Aquella sombra silenciosa, ataviada de cubo y fregona, era ánima errante entre enfermeras de blanco guante, médicos, celadores y ambulancieros. Todas consideradas personas, unas más y otras menos.

Cada día, de rodillas, frente al cepillo, el agua y el jabón; postrada ante los eslabones de una cadena de hipocresía, servidumbre y genuflexión. A unos les llamaban “don” y a otros por el nombre de pila, porque no era lo mismo ser un señor que, meramente, Josefina. Cada tratamiento era el estigma que hablaba de su condición.

Entre la envidia y la reverencia de una jerarquía de varios escalones, enfermeros querían ser doctores; ambulancieros, celadores; camilleros, auxiliares; todos ellos, el rol superior.

Y en esa escalera sanitaria parecía que todos subían, salvo aquellas que, transparentes, humildemente la barrían.

¿Cuál era el nombre de aquellas escobas? ¿Se movían solas? Nadie lo sabía…

Ellas nunca escuchaban un “hola”; tampoco, un “buenos días”. El médico estaba muy lejos y el celador, presa del miedo, de su más cercano espejo, con vil indiferencia huía.

Y la limpiadora de esta vieja historia enjuagaba la bayeta, y deshollinaba de su memoria la porquería incrustada en su dignidad maltrecha. Contemporánea cenicienta haciendo honor a viejos tiempos, pues no varían los sentimientos de quien es tratado con miseria.

Prejuzgada de antemano, nadie sabía quién era ella; solo sus manos resultaban valiosas; mas no eran manos de artista, de pianista o de creativa prestigiosa; solo herramientas hacendosas, esculpidas para trabajar.

Diluida entre batas blancas y entre cirujanos vestidos de verde, su uniforme de apagado malva se desvanecía entre corrillos de gente.

Ella escuchaba desde abajo; se enriquecía de lo que otros contaban; elucubraba fantasías en las que era mucho más que unas ropas manchadas.
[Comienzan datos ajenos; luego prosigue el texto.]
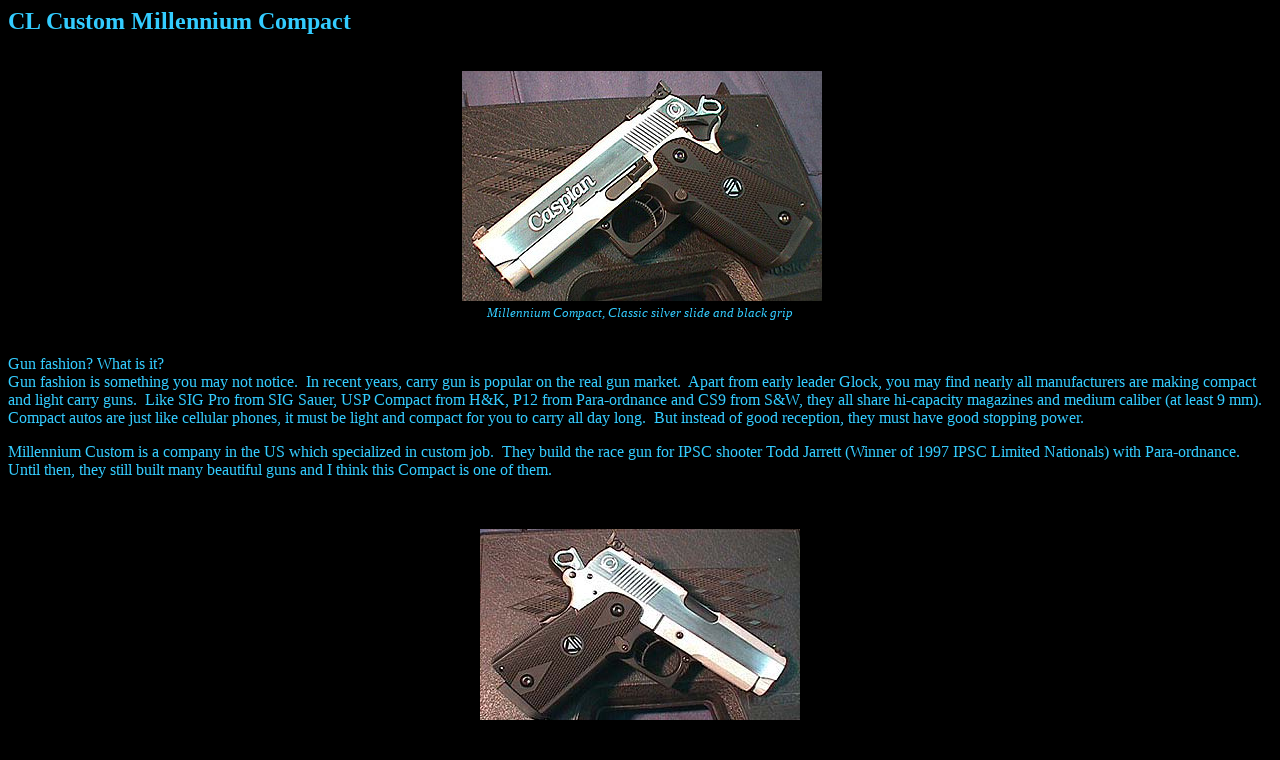

--- FILE ---
content_type: text/html
request_url: http://dentrinity.com/ClarenceLai/mc.htm
body_size: 2116
content:
<HTML>
<HEAD>
   <META HTTP-EQUIV="Content-Type" CONTENT="text/html; charset=iso-8859-1">
   <META NAME="Author" CONTENT="Nelson Chen">
   <META NAME="GENERATOR" CONTENT="Mozilla/4.04 [en] (Win95; I) [Netscape]">
   <TITLE>MC</TITLE>
</HEAD>
<BODY TEXT="#33CCFF" BGCOLOR="#000000" LINK="#FFFF99" VLINK="#FFCC00" ALINK="#FFFF00">
<B><FONT SIZE=+2>CL Custom Millennium Compact</FONT></B>
<BR>&nbsp;
<BR>&nbsp;
<CENTER>&nbsp;<IMG SRC="Img/mill.jpg" NOSAVE HEIGHT=230 WIDTH=360></CENTER>

<CENTER><I><FONT SIZE=-1>Millennium Compact, Classic silver slide and black
grip</FONT></I></CENTER>
&nbsp;

<P>Gun fashion? What is it?
<BR>Gun fashion is something you may not notice.&nbsp; In recent years,
carry gun is popular on the real gun market.&nbsp; Apart from early leader
Glock, you may find nearly all manufacturers are making compact and light
carry guns.&nbsp; Like SIG Pro from SIG Sauer, USP Compact from H&amp;K,
P12 from Para-ordnance and CS9 from S&amp;W, they all share hi-capacity
magazines and medium caliber (at least 9 mm).&nbsp; Compact autos are just
like cellular phones, it must be light and compact for you to carry all
day long.&nbsp; But instead of good reception, they must have good stopping
power.

<P>Millennium Custom is a company in the US which specialized in custom
job.&nbsp; They build the race gun for IPSC shooter Todd Jarrett (Winner
of 1997 IPSC Limited Nationals) with Para-ordnance.&nbsp; Until then, they
still built many beautiful guns and I think this Compact is one of them.

<P>&nbsp;
<CENTER><IMG SRC="Img/millr.jpg" NOSAVE HEIGHT=199 WIDTH=320></CENTER>

<CENTER><I><FONT SIZE=-1>Right side is clean, you want to put your name
on it?</FONT></I></CENTER>


<P>Based on a Western Arms CQB Hi-capacity model.&nbsp; Clarence has made
this Millennium Compact with the experience gained from Hi-capacity Officers
he made a short time before.&nbsp; Compared with Hi-cap Officer, this Millennium
Compact is longer and taller in size.&nbsp; It just fits in between Officers
and Commander.&nbsp; A shorten 5 inches local made aluminium slide is combined
with a frame which is reduced in height.&nbsp; Result is a full metal Compact
which is really good in appearance.

<P>As last time Clarence knows the trick on the shorten magazine, more
time is put on the barrel.&nbsp; Original bull barrel is cut on the chamber
side and it is widen inside.&nbsp; A normal barrel is shorten in length
and reduced in diameter.&nbsp; Then Clarence put them together to form
a single barrel.&nbsp; Spring housing is shorten to accommodate the shorten
grip.&nbsp; Trigger job is improved on this Compact to make double tabs
easier.

<P>From outside, you can see the sand blasted frame and slide with polished
sides on slide.&nbsp; Hammer is re-designed to give a better look and the
safety switch on the right side is taken away.&nbsp; Shooting this gun
is no different from shooting other Officers.&nbsp; Of course the trigger
is better and the whole gun is smoother after custom work.&nbsp; It can
achieve approximately 1.1J with Taiwan ET-1000 gas.&nbsp; I think this
is ENOUGH stopping power for airsoft.
<BR>&nbsp;
<BR>&nbsp;
<BR>&nbsp;
<CENTER><IMG SRC="Img/milllr.jpg" NOSAVE HEIGHT=240 WIDTH=320></CENTER>

<CENTER><I><FONT SIZE=-1>I still think this is THE best looking hammer</FONT></I></CENTER>


<P>&nbsp;
<CENTER><A HREF="mccu.htm">MORE PICTURE</A></CENTER>

<CENTER><A HREF="mccu.htm">(it may take some time to load)</A></CENTER>
&nbsp;
<CENTER><I><A HREF="cl.htm">Back To Clarence's Page</A></I></CENTER>

<script defer src="https://static.cloudflareinsights.com/beacon.min.js/vcd15cbe7772f49c399c6a5babf22c1241717689176015" integrity="sha512-ZpsOmlRQV6y907TI0dKBHq9Md29nnaEIPlkf84rnaERnq6zvWvPUqr2ft8M1aS28oN72PdrCzSjY4U6VaAw1EQ==" data-cf-beacon='{"version":"2024.11.0","token":"831982ec800645f494390394ac69a42f","r":1,"server_timing":{"name":{"cfCacheStatus":true,"cfEdge":true,"cfExtPri":true,"cfL4":true,"cfOrigin":true,"cfSpeedBrain":true},"location_startswith":null}}' crossorigin="anonymous"></script>
</BODY>
</HTML>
¿Dónde estaba su hada madrina? Probablemente, dentro de una oficina, firmando su nómina de unos pocos euros, por cada veinte hediondas letrinas.

Observaba a sus compañeras, algunas cansadas, otras más enteras; con la amargura en la mirada y la esperanza en la cartera de poder llegar a casa y llenar bien la nevera.

¡Pobre Josefina! Nacida digna por el simple hecho de ser mujer; embargada de su amor propio, denigrada por el oprobio de, tristemente, no ser.

Ella no quería un gran patrimonio; tampoco un talón millonario; no quería un piso propio, ni una tarta con velas por su aniversario. Ella solo quería ser… Ser una persona con nombre, merecedora de saludo y despedida; ser respetada en su oficio y, en cierto modo, ser querida.

Y es que, desnuda en su cuarto de baño, contemplándose en su inmaculado espejo, era consciente de que su reflejo era similar al de aquellas enfermeras; ¡qué sólo cambiaba el color de una bata! Y un color no abarata el valor de quien se es.

¿Qué clase de honor ostenta el que maltrata? ¿Es un ser superior quien al débil golpea? ¿Acaso un título acredita a ser cruel con quien faena?

Josefina, por desgracia, tiró la toalla empapada en sudor. Colgada de una soga alta, al alba, la encontraron los guardias en el Punto de Información. A sus pies, ensangrentada, una carta con letras temblorosas y borrones de azulón:

“Me llamé Josefina y limpié pasillos de esquina a esquina; posiblemente, ninguno de ustedes escuchó mi voz, pero pisaron los suelos que con tesón barría; utilizaron instrumentos que limpiaron mis manos de piel y lejía; supe de sus amores, de sus enfados y sus envidias; permanecí muda, como una gárgola entumecida, insuflada de vida para fregar. Sé que no van a llorar mi muerte; puede que nunca conozcan mi suerte; pero se han de acordar de aquello que no me debieron negar. ¡Mi nombre! ¡Josefina! ¡Yo me llamo Josefina! La sapiencia de haber existido, no me la pueden quitar.”